"Bienvenue, Mesdemoiselles japonaises!"
"Sur le bateau nous étions presque toutes vierges. Nous avions de longs cheveux noirs, de larges pieds plats et nous n'étions pas très grandes. Certaines d'entre nous n'avaient mangé toute leur vie durant que du gruau de riz et leurs jambes étaient arquées, et certaines n'avaient que quatorze ans et c'étaient encore des petites filles."
L'originalité de ce roman réside dans ce parti-pris stylistique d'une narration non linéaire utilisant le "nous" comme personnage principal. Nous avons toutes été séduites par le style de Julie Otsuka :
" Par un matin calme et dépourvu de vent où la mer était plate comme du verre et le ciel d'un bleu comme du verre et le ciel d'un bleu éclatant, les flancs lisses et noirs d'une baleine ont crevé la surface avant de s'y enfoncer à nouveau et, l'espace d'un instant, nous avons oublié de respirer; C'était comme regarder dans l'oeil du Bouddha."
Ce beau livre raconte le destin méconnu de femmes japonaises exilées aux États Unis dans l'entre deux-guerres pour y épouser un japonais qu'elles n'ont jamais rencontré.
Une chorale féminine est la grande force de ce roman témoignage. Pour certaines, elle est devenue litanie et a un peu lassé : si l'on n'entre pas dans ce destin collectif, il est difficile de repérer des personnages auxquels s'identifier et pour lesquels éprouver de l'empathie. Pour d'autres, elle a porté leur lecture et elles se sont senties investies de toutes ces vies.

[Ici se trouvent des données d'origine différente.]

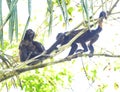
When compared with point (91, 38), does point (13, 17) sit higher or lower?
higher

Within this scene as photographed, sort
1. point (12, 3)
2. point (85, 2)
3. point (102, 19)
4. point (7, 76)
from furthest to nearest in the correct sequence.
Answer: point (102, 19) → point (7, 76) → point (85, 2) → point (12, 3)

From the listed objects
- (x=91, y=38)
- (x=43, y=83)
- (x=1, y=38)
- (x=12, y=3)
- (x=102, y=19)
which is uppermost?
(x=12, y=3)

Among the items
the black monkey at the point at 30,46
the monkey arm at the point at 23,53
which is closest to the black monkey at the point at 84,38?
the black monkey at the point at 30,46

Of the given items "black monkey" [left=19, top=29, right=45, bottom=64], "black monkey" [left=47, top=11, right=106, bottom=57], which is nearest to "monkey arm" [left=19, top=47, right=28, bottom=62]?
"black monkey" [left=19, top=29, right=45, bottom=64]

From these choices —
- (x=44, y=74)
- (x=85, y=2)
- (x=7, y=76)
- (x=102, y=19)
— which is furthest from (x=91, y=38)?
(x=85, y=2)

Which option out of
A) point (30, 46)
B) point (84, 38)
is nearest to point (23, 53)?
point (30, 46)

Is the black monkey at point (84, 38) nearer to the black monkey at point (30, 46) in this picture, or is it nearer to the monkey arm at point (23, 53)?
the black monkey at point (30, 46)

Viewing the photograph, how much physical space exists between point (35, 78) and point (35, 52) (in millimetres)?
687

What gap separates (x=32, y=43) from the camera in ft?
17.0

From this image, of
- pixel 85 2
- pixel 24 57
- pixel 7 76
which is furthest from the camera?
pixel 24 57

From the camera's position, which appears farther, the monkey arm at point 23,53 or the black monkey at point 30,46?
the black monkey at point 30,46

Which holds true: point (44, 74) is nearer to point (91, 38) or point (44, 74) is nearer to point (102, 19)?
point (91, 38)

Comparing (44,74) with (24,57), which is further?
(44,74)

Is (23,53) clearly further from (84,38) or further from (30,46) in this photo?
(84,38)
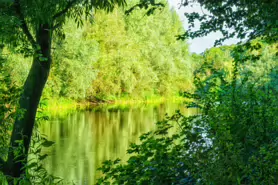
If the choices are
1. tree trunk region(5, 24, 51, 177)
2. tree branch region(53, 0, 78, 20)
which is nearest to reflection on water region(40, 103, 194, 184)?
tree trunk region(5, 24, 51, 177)

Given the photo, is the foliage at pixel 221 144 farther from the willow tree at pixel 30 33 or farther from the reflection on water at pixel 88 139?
the reflection on water at pixel 88 139

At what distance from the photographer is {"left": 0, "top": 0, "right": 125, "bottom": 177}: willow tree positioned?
4441mm

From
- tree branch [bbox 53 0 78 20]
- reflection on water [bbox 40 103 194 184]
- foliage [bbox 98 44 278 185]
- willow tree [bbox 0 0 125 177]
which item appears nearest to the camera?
foliage [bbox 98 44 278 185]

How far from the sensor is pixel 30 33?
16.4 ft

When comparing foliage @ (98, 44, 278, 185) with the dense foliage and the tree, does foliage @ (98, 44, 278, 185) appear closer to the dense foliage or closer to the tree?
the tree

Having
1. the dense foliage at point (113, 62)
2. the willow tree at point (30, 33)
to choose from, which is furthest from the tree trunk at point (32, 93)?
the dense foliage at point (113, 62)

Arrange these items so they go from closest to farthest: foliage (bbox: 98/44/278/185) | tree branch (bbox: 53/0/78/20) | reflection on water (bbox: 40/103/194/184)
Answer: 1. foliage (bbox: 98/44/278/185)
2. tree branch (bbox: 53/0/78/20)
3. reflection on water (bbox: 40/103/194/184)

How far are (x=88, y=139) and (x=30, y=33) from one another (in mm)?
10136

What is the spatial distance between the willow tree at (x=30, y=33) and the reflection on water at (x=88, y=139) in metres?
4.23

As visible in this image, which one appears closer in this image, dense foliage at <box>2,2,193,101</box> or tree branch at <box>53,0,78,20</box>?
tree branch at <box>53,0,78,20</box>

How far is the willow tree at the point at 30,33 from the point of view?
4441 millimetres

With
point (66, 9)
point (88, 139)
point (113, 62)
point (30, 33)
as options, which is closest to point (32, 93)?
point (30, 33)

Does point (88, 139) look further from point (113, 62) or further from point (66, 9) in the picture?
point (113, 62)

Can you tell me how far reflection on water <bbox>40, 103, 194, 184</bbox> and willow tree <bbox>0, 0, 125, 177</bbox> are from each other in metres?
4.23
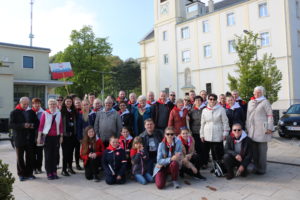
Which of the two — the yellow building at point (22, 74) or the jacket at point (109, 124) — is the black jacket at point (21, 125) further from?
the yellow building at point (22, 74)

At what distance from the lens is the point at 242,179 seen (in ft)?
18.3

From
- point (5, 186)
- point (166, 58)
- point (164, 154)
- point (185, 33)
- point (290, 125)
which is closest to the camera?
point (5, 186)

Remarquablement écrit, "Certaines n'avaient jamais vu la mer" révèle un pan de l'histoire américaine inconnu et le sort réservé à la communauté japonaise au moment de Pearl Harbour et de l'entrée dans la guerre contre le Japon.
La densité du livre en fait sa puissance poétique et politique. D'une intensité dramatique qui ne faiblit jamais, la fin inoubliable participe au devoir de mémoire.